Thirty or so miles from Madison and some 8,000 miles from Thailand, YumYum Thai Kitchen in Columbus draws diners from all around south central Wisconsin for chef/owner Minnie Hager’s food.
Hager grew up in her parents’ restaurant in Thailand, which fostered a lifelong love of cooking and caring for people through food. She came to the U.S. to work in her aunt’s Thai restaurant in Charlottesville, Virginia, and when that restaurant closed, she began working with friends at Monsoon Siam, also in Charlottesville. She eventually moved to the Madison location of that restaurant.
When she married husband Dan, Minnie left the restaurant but did not stop cooking Thai food. Alongside her day job in food service at UW Hospital, Minnie began to grow a following for her cooking, eventually selling meals to friends, coworkers and Thai students at the University of Wisconsin-Madison. Every Sunday for about three years, the couple delivered meals around the city.
“We knew (based on) the support we were receiving from the people we were selling to on Sundays that Minnie’s food was something special,” Dan said. “And we could build around that.”
When the Hagers bought a home and settled in Columbus in 2017, it felt like the right place and time to realize Minnie’s dream.

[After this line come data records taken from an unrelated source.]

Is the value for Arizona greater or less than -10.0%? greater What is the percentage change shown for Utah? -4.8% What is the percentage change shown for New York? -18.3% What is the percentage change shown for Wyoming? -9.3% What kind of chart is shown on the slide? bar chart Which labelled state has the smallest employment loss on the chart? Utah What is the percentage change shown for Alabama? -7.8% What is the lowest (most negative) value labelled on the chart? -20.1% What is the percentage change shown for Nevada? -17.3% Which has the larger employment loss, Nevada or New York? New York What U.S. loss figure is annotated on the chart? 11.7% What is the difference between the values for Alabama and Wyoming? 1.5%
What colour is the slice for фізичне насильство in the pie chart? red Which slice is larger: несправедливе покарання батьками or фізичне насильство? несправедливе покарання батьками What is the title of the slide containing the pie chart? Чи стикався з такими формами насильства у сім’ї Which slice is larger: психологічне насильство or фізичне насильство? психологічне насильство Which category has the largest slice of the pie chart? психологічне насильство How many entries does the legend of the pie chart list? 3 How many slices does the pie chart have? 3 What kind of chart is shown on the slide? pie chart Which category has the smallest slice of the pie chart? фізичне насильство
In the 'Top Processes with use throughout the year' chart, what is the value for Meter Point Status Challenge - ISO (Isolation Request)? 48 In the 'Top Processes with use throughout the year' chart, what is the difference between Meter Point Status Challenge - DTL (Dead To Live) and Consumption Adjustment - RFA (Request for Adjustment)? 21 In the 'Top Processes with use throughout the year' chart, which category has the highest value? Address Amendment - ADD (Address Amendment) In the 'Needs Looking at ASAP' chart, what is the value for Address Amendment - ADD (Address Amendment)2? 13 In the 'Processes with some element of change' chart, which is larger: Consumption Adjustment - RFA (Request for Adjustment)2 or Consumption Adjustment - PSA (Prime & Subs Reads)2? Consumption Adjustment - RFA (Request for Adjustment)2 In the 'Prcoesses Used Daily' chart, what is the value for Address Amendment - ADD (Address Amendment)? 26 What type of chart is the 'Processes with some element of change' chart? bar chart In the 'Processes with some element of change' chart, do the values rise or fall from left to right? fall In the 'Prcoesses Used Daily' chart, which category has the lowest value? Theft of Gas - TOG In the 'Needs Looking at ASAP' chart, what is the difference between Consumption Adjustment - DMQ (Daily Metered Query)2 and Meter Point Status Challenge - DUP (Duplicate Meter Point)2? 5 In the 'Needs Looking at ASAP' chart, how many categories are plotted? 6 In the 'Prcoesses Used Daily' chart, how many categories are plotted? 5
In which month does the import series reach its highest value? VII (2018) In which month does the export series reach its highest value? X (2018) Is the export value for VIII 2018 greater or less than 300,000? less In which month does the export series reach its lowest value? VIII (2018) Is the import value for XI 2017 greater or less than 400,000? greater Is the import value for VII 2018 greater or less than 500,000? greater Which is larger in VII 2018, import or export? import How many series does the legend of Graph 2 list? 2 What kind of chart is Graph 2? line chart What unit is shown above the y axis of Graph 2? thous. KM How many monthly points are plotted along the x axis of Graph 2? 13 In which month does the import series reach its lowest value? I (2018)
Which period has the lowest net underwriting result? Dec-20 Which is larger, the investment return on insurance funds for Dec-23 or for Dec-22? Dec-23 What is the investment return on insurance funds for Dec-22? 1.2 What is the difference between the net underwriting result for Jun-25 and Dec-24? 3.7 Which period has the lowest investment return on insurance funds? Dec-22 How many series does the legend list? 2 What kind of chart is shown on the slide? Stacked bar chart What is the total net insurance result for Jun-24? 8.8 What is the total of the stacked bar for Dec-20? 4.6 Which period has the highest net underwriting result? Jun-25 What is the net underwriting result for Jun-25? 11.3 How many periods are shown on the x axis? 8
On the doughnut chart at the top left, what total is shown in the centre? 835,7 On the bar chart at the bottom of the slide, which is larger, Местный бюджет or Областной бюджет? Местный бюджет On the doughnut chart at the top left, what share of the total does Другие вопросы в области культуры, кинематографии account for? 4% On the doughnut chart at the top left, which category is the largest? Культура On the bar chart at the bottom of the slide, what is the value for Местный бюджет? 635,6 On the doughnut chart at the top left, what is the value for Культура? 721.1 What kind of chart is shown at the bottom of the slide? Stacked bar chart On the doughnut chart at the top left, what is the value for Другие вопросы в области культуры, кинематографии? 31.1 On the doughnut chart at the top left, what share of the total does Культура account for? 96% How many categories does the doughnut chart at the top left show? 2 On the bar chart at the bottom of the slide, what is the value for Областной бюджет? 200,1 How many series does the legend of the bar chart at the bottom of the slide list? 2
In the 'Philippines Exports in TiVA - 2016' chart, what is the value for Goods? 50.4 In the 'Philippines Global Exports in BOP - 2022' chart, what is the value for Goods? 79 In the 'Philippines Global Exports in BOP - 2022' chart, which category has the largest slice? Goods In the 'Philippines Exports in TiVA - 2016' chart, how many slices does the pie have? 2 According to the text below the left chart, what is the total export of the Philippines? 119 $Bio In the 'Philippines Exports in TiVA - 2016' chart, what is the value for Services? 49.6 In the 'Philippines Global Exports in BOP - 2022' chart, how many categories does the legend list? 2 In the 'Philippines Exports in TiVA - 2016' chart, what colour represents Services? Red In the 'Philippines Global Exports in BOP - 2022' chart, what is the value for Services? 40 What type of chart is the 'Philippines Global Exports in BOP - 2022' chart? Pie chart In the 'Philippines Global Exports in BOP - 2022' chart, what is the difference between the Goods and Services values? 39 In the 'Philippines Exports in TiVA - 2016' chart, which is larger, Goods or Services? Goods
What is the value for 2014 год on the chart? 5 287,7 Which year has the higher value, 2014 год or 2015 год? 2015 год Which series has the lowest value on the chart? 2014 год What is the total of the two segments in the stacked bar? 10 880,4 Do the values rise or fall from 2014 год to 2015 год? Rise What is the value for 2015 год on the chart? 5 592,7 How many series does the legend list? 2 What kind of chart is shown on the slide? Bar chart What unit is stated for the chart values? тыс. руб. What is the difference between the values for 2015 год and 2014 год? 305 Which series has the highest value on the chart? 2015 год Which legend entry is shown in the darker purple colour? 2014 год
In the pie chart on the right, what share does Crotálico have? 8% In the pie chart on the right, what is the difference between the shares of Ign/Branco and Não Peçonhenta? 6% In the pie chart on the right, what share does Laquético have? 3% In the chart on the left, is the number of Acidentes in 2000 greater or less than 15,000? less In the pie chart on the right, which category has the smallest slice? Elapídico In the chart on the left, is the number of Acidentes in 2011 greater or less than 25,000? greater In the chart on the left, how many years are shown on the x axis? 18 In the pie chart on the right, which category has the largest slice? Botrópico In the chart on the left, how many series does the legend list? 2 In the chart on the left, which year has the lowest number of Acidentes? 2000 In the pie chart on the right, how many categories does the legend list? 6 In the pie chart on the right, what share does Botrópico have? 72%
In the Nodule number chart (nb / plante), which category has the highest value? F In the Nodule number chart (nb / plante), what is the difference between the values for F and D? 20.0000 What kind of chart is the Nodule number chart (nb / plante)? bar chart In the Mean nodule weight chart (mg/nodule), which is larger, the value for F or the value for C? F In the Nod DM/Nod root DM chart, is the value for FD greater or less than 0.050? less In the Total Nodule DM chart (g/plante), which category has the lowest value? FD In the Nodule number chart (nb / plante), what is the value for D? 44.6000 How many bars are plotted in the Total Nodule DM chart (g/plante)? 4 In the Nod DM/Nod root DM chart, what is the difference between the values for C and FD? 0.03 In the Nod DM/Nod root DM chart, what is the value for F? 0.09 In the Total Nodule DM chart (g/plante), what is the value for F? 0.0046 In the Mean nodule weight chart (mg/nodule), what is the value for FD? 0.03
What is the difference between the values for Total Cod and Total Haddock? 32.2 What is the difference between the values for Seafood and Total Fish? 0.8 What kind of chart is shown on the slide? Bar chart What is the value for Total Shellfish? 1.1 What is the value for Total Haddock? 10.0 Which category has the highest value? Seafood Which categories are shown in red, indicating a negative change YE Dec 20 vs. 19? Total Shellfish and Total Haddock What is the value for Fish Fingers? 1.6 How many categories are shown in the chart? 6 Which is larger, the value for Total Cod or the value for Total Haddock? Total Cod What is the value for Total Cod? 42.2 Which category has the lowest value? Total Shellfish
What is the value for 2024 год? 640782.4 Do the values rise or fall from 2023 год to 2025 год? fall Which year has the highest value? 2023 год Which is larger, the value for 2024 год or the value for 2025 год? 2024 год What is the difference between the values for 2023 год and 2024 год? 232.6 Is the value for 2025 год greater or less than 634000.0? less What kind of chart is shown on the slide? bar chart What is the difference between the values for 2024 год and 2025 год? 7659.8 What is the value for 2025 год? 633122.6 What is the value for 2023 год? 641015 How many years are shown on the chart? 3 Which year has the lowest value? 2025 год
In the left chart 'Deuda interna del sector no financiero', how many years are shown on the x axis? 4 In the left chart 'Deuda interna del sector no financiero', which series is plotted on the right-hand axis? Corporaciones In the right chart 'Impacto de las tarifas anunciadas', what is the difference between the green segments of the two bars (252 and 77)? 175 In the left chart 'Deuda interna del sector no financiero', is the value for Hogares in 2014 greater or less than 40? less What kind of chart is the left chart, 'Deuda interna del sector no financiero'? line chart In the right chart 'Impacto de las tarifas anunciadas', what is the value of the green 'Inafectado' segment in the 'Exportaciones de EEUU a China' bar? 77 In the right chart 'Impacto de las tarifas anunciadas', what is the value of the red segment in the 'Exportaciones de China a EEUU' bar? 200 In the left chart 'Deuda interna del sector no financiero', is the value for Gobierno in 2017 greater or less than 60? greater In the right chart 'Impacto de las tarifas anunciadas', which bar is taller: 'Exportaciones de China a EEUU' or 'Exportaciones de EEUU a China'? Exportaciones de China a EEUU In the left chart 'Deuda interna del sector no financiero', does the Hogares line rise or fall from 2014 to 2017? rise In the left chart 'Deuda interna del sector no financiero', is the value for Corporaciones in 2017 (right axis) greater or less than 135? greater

Hager infuses her dishes with flavors and dishes unique to her upbringing in Ranong, Thailand on the north end of the Malay Peninsula. Much of YumYum’s menu is able to be customized, making it vegetarian or gluten free, and each entree can be scaled for heat from 0 to 5.
Ranong is located on a peninsula about 60 miles wide, with the Adaman Sea on one side and the Gulf of Thailand on the other. Minnie likens her home to Madison’s Isthmus, and focuses her menu on seafood.
YumYum’s seafood drunken noodles ($13.99) feature a hefty serving of mussels, scallops and shrimp alongside wide rice noodles. On top, she mounds fresh Thai basil and crunchy veggies, like peppers, scallions and bamboo shoots, as well as aromatic peppercorns and makrut lime laves.
Translating Thai dishes to rural Wisconsin can be challenging, and Thai basil is one of the hardest things to source. The Hagers travel to Madison at least once a week to visit Asian grocers and suppliers. There’s also what Minnie refers to as “my secret ingredient,” the spices and dried herbs that give her dishes the distinctive taste of Ranong. When she travels to Thailand, she dedicates an extra bag to restocking her supply.
Curries in a cart
There are six different curries on YumYum’s menu offering a range of flavor bases. The duck curry($16.99) balances sweet and savory, marrying the coconut base, sweet bell peppers and pineapple with rich pieces of roasted duck. The heat was subtle when it came, and lingered on the back of the tongue
Working through the pandemic has brought challenges and difficulties, but the Hagers are making plans for the future. One of those plans is a food truck they hope to have on the road by late July. Minnie’s cooking brings customers from as far away as Beaver Dam, Baraboo, Watertown and Waterloo.
While folks have been willing to make the drive, the Hagers hope a food truck will be a way to bring YumYum to their regular customers while growing a wider fanbase. Their plan is to have regular scheduled visits to individual towns while also appearing at county fairs and other events. (Follow @minnehousemade on Facebook to find them.)
One item that should be a staple of the food truck are Treasure Bags, currently served as an appetizer ($6.99 for four). These are wontons wrapped around a meatball of marinated shrimp, crab and chicken with onions and cilantro. Minne ties them off at the top and fries them. If your to-go order is traveling any distance, consider snacking on these in the car, as they’re best straight when they’re crispy and fresh from the fryer. A sweet, tangy, homemade pineapple sauce is served alongside.
YumYum is still focused mostly on takeout and delivery, but the Hagers are starting to take limited reservations for inside their dining room and on their patio. In a restaurant industry that has been ravaged in the past year, being able to start thinking about what the future might hold feels massive.
“We have really slow days and we have some really busy days, but month over month we’ve been pretty steady,” Dan said. “I try to remind (us) that’s something to be grateful for.”
“It has been harder than people realize, during the pandemic, to keep everything going,” he added. “We have a good foundation. We have a core group of customers that are keeping us going. It has been a struggle, but I think we're very fortunate compared to where we were a year ago.”